Closed aravind-wdc closed 2 years ago
@aravind-wdc : could add steps for how to reproduce this issue?
Above described scenario is the cause for application hangs/corruption, zenfs utility manifests it as a hang, where as in myrocks, it manifests as a corruption. This can be reproduced as below. Running Sysbench prepare on MyRocks with below configuration (Note target_file_size_base=32mb) and creating a database with 500 million rows per table and 16 tables, will create this issue. Below is the needed .cnf file.
[mysqld]
rocksdb_max_row_locks=1000M
plugin-load-add=rocksdb=ha_rocksdb.so
skip-innodb
rocksdb
default-storage-engine=rocksdb
default-tmp-storage-engine=MyISAM
ssl=0
skip-log-bin
# Disabling symbolic-links is recommended to prevent assorted security risks
symbolic-links=0
# general
table_open_cache = 200000
table_open_cache_instances=64
back_log=3500
max_connections=4000
# files
max_prepared_stmt_count=1000000
rocksdb_max_open_files=-1
rocksdb_max_background_jobs=8
rocksdb_max_total_wal_size=4G
rocksdb_block_size=16384
rocksdb_table_cache_numshardbits=6
# rate limiter
rocksdb_bytes_per_sync=16777216
rocksdb_wal_bytes_per_sync=4194304
#rocksdb_rate_limiter_bytes_per_sec=104857600 #100MB/s
#
# # triggering compaction if there are many sequential deletes
rocksdb_compaction_sequential_deletes_count_sd=1
rocksdb_compaction_sequential_deletes=199999
rocksdb_compaction_sequential_deletes_window=200000
rocksdb_default_cf_options="write_buffer_size=512m;target_file_size_base=32m;max_bytes_for_level_base=1024m;max_write_buffer_number=4;level0_file_num_compaction_trigger=4;level0_slowdown_writes_trigger=20;level0_stop_writes_trigger=30;max_write_buffer_number=4;block_based_table_factory={cache_index_and_filter_blocks=1;filter_policy=bloomfilter:10:false;whole_key_filtering=0};level_compaction_dynamic_level_bytes=true;optimize_filters_for_hits=true;memtable_prefix_bloom_size_ratio=0.05;prefix_extractor=capped:12;compaction_pri=kMinOverlappingRatio;compression=kLZ4Compression;bottommost_compression=kLZ4Compression;compression_opts=-14:4:0"

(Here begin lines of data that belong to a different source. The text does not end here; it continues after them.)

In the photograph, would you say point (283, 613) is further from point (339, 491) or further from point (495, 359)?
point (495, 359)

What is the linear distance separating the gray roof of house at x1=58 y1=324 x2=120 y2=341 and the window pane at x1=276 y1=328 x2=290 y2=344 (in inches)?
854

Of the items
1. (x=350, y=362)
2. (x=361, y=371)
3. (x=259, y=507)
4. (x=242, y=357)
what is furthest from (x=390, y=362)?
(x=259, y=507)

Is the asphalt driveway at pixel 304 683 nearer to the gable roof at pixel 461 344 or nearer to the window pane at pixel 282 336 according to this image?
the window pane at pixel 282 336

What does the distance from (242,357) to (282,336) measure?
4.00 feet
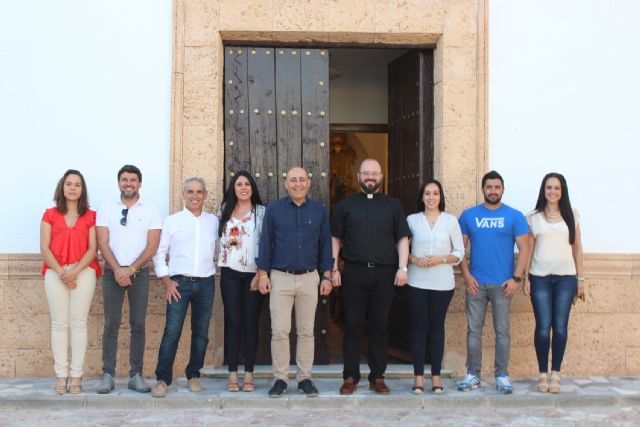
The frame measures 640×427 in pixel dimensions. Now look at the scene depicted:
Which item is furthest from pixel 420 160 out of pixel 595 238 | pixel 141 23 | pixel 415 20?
pixel 141 23

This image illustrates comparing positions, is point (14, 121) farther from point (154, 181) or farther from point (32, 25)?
point (154, 181)

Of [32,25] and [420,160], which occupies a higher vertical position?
[32,25]

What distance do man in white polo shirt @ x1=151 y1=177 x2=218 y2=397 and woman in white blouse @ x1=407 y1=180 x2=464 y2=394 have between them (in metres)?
1.57

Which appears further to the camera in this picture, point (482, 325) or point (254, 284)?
point (482, 325)

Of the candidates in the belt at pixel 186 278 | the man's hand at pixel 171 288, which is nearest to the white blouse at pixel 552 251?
the belt at pixel 186 278

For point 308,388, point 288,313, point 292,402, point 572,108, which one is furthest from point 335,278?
point 572,108

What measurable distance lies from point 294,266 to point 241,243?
46 centimetres

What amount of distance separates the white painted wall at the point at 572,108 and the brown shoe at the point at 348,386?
6.95 feet

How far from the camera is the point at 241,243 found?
5.76 metres

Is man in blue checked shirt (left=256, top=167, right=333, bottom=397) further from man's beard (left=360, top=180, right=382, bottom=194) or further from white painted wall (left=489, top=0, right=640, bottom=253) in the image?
white painted wall (left=489, top=0, right=640, bottom=253)

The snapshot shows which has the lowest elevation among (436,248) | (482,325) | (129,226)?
(482,325)

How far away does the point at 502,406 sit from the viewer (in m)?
5.67

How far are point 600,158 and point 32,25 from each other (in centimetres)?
500

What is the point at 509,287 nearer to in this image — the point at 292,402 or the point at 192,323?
the point at 292,402
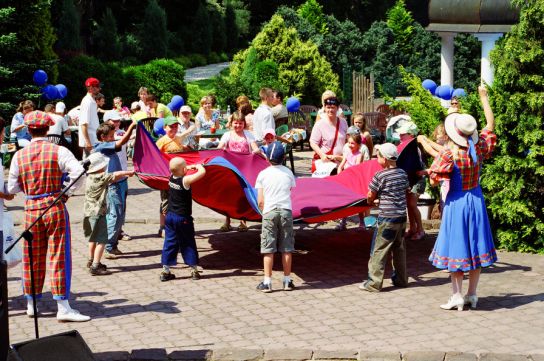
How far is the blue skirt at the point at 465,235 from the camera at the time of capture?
32.4 feet

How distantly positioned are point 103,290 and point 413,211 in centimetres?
409

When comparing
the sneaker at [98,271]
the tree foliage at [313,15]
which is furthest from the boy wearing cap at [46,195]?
the tree foliage at [313,15]

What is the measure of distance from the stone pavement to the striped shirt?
0.88 metres

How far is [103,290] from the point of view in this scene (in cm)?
1098

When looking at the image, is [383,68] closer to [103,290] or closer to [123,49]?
[123,49]

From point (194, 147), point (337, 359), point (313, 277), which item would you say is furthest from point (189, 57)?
point (337, 359)

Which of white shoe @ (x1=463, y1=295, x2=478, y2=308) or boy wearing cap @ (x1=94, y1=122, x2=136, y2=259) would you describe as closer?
white shoe @ (x1=463, y1=295, x2=478, y2=308)

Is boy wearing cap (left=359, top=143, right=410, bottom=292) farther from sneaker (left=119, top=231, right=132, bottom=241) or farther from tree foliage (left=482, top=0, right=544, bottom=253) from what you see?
sneaker (left=119, top=231, right=132, bottom=241)

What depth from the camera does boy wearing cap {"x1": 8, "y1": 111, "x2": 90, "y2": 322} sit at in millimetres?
9594

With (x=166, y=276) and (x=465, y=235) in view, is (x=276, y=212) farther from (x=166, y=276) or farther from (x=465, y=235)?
(x=465, y=235)

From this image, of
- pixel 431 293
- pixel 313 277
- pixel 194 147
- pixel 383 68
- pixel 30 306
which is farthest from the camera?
pixel 383 68

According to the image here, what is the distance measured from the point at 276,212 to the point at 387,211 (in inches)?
46.0

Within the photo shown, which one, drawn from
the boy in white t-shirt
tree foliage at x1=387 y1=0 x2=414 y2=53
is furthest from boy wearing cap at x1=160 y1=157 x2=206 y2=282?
tree foliage at x1=387 y1=0 x2=414 y2=53

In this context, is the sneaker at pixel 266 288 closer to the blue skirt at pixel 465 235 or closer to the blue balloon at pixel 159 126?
the blue skirt at pixel 465 235
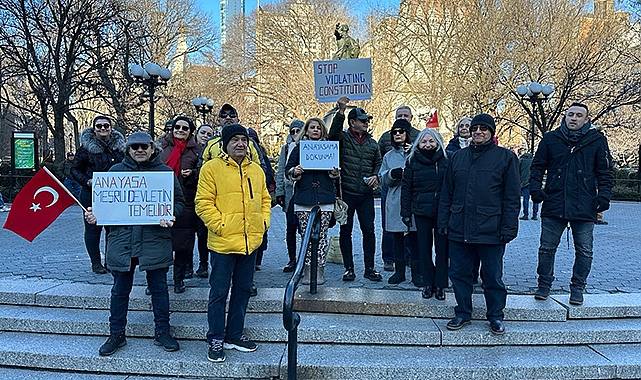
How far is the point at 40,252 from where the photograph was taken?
802 cm

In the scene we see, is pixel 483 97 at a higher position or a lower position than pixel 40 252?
higher

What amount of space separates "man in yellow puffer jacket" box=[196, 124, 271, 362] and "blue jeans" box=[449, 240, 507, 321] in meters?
1.87

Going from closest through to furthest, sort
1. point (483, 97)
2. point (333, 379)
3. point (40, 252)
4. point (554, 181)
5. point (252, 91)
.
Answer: point (333, 379) → point (554, 181) → point (40, 252) → point (483, 97) → point (252, 91)

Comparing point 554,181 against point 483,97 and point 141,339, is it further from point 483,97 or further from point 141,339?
point 483,97

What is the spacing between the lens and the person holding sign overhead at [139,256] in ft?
14.1

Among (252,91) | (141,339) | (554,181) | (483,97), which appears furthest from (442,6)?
(141,339)

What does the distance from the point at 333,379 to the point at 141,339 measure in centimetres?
189

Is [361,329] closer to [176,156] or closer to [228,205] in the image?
[228,205]

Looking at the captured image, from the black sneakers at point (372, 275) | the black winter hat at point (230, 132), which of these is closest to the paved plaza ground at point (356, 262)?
the black sneakers at point (372, 275)

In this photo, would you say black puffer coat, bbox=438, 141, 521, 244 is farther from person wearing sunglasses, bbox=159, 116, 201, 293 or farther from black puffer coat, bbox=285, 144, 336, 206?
person wearing sunglasses, bbox=159, 116, 201, 293

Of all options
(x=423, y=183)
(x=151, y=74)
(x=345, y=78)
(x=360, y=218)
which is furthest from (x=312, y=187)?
(x=151, y=74)

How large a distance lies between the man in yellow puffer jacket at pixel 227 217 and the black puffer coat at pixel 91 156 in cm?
218

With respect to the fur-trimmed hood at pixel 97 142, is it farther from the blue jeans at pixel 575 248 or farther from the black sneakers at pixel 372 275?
the blue jeans at pixel 575 248

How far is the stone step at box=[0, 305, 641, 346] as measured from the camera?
4.61 metres
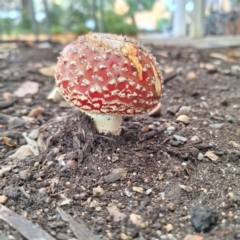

rocksdb_max_subcompactions=4
rocksdb_compaction_readahead_size=16m
rocksdb_use_direct_reads=ON
rocksdb_use_direct_io_for_flush_and_compaction=ON
[mysqld_safe]
thp-setting=never
If this issue is hit, mysql fails to start with a corruption error message:
[ERROR] [MY-000000] [Server] Plugin rocksdb reported: 'Error opening instance, Status Code: 2, Status: Corruption: file is too short (27556940 bytes) to be an sstable./.rocksdb/031176.sst'
But zenfs list command will list it as a valid file.
$ sudo ./zenfs list --zbd=nvme0n1 --path=./.rocksdb | grep 031176
27556940 Sep 23 2021 03:06:23 031176.sst
When we dump the metadata information, in the resulting json file, we can see this:
{"id":91857,"filename":"./.rocksdb/031176.sst","size":27556940,"hint":0,"extents":[ ]}
Here the file 031176.sst has a size of 27556940, but no extents are associated with it.
Even zenfs backup hangs for this file,
$ time sudo ./zenfs backup --zbd=nvme0n1 --path=/tmp/ --backup_path=./.rocksdb/031176.sst
./.rocksdb/031176.sst
^C
real 0m13.051s
user 0m13.007s
sys 0m0.019s
@aravind-wdc : What i think is going on here is that file size metadata gets persisted in a snapshot but the file has not been synced by the user before the crash (thus no extents has been stored). This is an inconsistency we could resolve by summing up the extents after mount and reducing the file size to the sum of the stored extents(0 in this case).
I'm planning to add active-extent tracking in the metadata, which would enable us to recover up to the zone write pointer of the active extent's zone, but that will go in metadata format v2
As we can't reproduce this, let's detect and fix up file system inconsistencies when we can.
Created https://github.com/westerndigitalcorporation/zenfs/issues/95 to solve the file size inconsistency
"Zenfs list" command shows that a certain file is present within the file system. But backup command on that file would hang for that file. On dumping the metadata, it was showing that for that particular file, there was an entry in the file list, but the file did not have any valid extents associated with it. This issue can manifest as hangs or corruption issues for applications. Creating this github-issue to keep track of it.